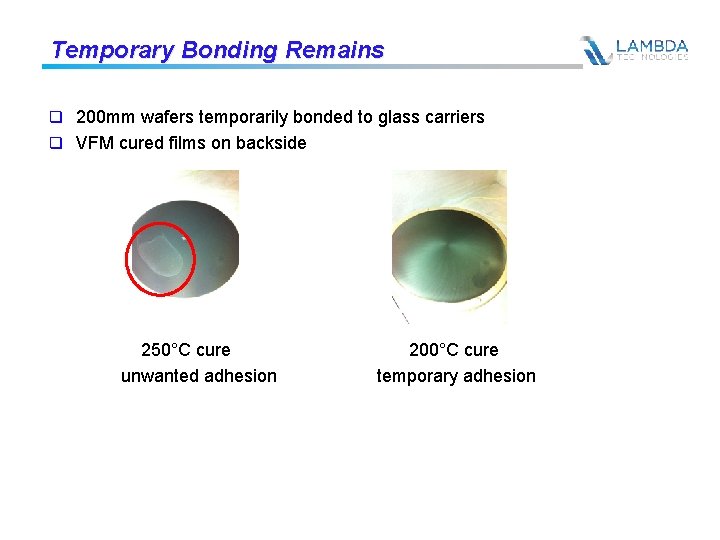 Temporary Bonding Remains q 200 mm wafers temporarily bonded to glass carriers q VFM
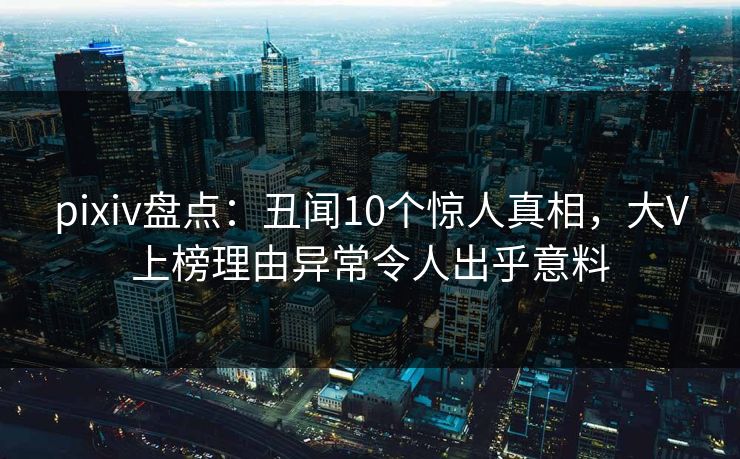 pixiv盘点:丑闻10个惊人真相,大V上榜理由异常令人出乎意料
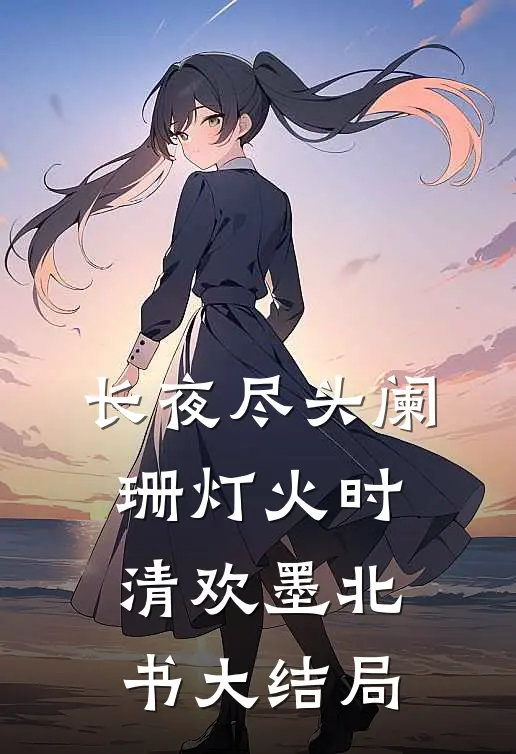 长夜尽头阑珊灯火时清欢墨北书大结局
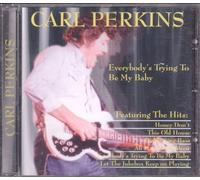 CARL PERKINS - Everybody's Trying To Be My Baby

- [Exercise brief] Write out every line of the listing exactly as written, and leave the pictures out.

- [Answer box]
 Temporary Bonding Remains q 200 mm wafers temporarily bonded to glass carriers q VFM
 pixiv盘点:丑闻10个惊人真相,大V上榜理由异常令人出乎意料
 长夜尽头阑珊灯火时清欢墨北书大结局
 CARL PERKINS - Everybody's Trying To Be My Baby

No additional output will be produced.